Chain officials maintain it’s a concept that will appeal to a broad audience in cities across the United States — especially as most bánh mì sandwiches provide a filling meal for less than $10.
Read about four bánh mì chain concepts with national growth aspirations.
One of the country’s largest bánh mì chains is San Jose, Calif.-based Lee’s Sandwiches, with 43 units in five states.
Lee’s was founded by a Vietnamese family that arrived in the United States in the early 1980s and initially built a catering truck business. Company founder Chieu Le changed the family’s business name to Lee so it would be easier to pronounce.
In 1983, Le’s parents, Ba Le and Hanh Nguyen, started serving bánh mì sandwiches from a catering truck. It was such a hit that the couple opened their first brick-and-mortar location of Lee’s Sandwiches in San Jose. In 2001, one of their children developed a more Americanized, contemporary take on the family sandwich shop, serving as a model for Lee’s Sandwiches today, said Jimmy Le, also a son of the founder and the chain’s vice president.
Today, 37 of Lee’s locations are operated by franchisees, and the chain is growing. Thang Hoang, director of marketing, said another 15 are expected to open by the end of next year. Lee’s Sandwiches also is considering international growth, Le said.
Lee’s is known for its freshly baked sandwich bread, as well as pastries, ice cream, and Vietnamese desserts. Certain units also are bakery facilities that supply nearby locations with baguettes.
The company also produces bottled Vietnamese-style coffee drinks, as well as roasting beans and ground coffees, which are carried in some Costco and other retail stores.
Lee’s bánh mì variations range from the classic “Lee’s Combination,” with sliced ham, headcheese, and pâté, to a version with sardines, onions, and tomato sauce.
The average check ranges from $5 to $20, Hoang said, depending on whether guests are coming for a pastry and coffee or sandwich.
Huang said he has no fears of ShopHouse growing into a national chain and competing for bánh mì market share with Lee’s.

■ Work order 1 ■
In the article about bánh mì chains, how many Lee's Sandwiches locations are run by franchisees?
■ Work order 2 ■
Write the next part of the article about bánh mì chains, picking up after its final sentence.

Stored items
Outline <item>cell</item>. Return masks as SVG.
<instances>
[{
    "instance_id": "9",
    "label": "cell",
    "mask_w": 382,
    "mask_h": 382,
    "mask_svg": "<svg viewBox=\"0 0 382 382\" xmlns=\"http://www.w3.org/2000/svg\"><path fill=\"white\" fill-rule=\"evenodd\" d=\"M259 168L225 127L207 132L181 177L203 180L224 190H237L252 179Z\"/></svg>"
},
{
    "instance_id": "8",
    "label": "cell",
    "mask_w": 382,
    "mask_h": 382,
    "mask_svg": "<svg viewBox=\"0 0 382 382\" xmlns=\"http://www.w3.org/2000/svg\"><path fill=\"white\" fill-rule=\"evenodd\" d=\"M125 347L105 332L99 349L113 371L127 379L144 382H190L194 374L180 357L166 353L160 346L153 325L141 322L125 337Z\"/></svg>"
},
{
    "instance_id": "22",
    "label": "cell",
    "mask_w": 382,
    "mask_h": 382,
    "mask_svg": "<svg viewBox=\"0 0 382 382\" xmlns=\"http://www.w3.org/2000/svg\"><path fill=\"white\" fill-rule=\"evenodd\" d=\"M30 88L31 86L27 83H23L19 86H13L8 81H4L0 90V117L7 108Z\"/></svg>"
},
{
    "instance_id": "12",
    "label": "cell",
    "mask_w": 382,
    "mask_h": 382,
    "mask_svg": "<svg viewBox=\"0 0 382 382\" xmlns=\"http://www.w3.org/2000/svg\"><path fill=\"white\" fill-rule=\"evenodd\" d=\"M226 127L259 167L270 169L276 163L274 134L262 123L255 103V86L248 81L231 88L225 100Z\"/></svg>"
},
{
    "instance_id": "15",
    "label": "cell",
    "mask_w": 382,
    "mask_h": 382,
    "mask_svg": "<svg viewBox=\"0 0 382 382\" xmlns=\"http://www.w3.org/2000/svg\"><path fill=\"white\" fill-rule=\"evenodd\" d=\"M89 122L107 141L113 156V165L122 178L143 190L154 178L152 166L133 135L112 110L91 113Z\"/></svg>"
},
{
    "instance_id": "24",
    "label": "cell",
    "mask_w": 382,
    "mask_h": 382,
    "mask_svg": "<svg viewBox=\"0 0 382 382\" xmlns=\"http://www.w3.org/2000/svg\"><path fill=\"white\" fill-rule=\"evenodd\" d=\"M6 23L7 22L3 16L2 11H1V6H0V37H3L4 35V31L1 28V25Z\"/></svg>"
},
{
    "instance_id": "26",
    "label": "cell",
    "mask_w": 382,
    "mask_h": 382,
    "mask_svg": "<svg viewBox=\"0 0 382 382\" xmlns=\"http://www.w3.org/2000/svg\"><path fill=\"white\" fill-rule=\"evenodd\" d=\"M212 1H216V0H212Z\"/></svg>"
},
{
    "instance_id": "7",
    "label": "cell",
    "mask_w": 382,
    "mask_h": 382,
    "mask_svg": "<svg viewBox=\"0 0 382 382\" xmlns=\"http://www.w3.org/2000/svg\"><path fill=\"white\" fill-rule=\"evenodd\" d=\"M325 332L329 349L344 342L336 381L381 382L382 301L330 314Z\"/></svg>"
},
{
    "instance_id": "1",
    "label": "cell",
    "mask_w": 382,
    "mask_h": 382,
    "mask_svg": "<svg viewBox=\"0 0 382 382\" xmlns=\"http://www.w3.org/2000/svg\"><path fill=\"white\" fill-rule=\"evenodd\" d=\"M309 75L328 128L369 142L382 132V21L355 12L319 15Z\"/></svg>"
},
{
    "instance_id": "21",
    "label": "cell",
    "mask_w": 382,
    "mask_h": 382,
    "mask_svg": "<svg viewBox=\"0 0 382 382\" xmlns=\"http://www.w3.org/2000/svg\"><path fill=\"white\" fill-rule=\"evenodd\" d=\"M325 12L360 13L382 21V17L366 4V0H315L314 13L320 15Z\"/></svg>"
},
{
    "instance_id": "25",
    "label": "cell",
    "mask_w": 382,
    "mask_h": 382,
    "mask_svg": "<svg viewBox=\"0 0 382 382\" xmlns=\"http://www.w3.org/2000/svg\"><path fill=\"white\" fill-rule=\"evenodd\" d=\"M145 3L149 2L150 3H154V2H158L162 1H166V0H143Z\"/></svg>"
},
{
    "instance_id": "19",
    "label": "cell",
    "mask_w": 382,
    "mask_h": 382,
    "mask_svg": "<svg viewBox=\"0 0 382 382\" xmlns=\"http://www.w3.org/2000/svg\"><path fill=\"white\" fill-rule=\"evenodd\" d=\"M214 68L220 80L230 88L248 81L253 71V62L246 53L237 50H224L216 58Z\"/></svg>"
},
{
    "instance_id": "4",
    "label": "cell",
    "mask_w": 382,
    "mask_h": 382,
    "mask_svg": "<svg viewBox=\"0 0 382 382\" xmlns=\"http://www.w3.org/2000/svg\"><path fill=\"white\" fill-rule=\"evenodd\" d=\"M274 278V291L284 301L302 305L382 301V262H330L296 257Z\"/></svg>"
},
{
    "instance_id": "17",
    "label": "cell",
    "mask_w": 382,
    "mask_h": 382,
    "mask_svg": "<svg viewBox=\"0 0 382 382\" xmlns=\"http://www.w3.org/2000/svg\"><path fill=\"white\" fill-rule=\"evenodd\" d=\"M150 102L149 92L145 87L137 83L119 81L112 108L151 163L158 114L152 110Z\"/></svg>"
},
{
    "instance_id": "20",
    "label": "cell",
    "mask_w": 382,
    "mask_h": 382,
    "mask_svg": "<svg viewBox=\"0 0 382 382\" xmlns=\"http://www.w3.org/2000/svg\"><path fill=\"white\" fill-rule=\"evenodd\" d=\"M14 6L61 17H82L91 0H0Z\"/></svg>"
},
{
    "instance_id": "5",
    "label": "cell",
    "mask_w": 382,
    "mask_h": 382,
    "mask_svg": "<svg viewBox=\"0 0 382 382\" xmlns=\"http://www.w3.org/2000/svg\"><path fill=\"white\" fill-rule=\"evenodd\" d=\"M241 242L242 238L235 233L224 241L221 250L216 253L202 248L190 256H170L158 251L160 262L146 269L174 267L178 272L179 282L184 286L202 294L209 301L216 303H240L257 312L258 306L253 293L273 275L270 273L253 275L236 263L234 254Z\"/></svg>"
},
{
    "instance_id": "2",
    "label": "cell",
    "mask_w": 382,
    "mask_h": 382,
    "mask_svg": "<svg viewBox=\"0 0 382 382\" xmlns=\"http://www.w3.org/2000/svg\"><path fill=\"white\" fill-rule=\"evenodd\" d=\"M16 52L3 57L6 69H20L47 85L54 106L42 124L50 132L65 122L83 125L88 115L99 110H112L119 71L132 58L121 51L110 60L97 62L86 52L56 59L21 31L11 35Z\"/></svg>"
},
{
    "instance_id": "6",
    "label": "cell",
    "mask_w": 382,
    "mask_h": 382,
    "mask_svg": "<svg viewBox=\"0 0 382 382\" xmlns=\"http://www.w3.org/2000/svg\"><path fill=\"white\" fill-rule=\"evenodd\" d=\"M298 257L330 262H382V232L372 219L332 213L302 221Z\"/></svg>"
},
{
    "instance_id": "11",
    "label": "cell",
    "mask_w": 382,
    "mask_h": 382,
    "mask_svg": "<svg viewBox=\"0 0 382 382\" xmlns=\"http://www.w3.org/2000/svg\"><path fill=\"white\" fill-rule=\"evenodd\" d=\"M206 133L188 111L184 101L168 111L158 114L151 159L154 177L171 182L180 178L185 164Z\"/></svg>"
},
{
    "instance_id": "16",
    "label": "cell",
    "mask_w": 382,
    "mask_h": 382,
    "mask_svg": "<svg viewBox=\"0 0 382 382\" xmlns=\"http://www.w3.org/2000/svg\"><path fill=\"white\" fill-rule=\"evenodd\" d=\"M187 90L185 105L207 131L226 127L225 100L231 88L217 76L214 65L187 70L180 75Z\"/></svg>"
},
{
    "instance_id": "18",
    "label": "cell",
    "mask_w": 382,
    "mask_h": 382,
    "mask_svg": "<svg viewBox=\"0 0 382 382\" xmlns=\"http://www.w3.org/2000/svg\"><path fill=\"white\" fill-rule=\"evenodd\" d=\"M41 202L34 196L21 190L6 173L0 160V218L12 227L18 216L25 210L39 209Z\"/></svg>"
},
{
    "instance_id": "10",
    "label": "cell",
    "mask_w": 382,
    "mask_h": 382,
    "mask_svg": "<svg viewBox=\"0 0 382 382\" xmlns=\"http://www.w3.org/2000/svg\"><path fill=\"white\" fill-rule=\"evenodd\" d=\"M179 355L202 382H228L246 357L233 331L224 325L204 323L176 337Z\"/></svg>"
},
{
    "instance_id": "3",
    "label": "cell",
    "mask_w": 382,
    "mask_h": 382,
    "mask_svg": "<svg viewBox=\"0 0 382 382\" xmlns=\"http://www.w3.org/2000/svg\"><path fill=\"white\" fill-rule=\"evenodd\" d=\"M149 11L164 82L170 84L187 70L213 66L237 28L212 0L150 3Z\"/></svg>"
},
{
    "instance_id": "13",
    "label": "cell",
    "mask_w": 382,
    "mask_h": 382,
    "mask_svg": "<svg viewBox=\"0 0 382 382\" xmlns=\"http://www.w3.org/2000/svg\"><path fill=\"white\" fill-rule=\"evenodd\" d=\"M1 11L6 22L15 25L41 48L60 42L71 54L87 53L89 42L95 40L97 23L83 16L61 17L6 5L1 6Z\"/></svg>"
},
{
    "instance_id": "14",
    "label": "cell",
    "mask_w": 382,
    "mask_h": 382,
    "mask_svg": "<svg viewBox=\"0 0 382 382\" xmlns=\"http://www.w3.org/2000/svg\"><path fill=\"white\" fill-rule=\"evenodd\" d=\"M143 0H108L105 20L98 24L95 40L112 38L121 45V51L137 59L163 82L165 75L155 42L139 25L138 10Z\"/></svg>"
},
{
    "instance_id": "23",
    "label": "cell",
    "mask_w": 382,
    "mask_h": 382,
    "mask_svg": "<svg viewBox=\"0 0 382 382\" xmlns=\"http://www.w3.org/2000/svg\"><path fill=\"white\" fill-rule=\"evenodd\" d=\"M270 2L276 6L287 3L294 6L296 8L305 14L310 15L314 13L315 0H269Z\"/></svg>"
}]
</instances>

■ Task response 1 ■
37

■ Task response 2 ■
“We are Vietnamese,” he said. “We know our sandwich best.”
Michael Bao and his wife Thao Nguyen opened their first bánh mì shop in New York in 2009 at the height of the gourmet sandwich craze. The tiny 400-square-foot space had only a few counter seats and the menu was brief, with just a handful of bánh mì variations.
Now the couple has four locations in the city and plans to open two more before the end of the year. Their fifth unit, scheduled to open later this month, will be a relatively large 900 square feet, said Stanley Tran, a partner in the chain.
In addition to traditional bánh mì, the menu has expanded to include noodle dishes, summer rolls, pho, and salads, like a green papaya salad with shrimp. The average check is about $15, Tran said.
Once the chain reaches 10 units, the couple plans to take the Baoguette concept outside New York, eventually even to Vietnam, Tran said.
Vietnamese-American Denise Tran — no relation to Stanley Tran — was studying to become a lawyer in New York when a bánh mì craze hit the city in 2009.
After a trip to Vietnam to taste the real thing, Tran decided on a career change. She said she believed the bánh mì had potential.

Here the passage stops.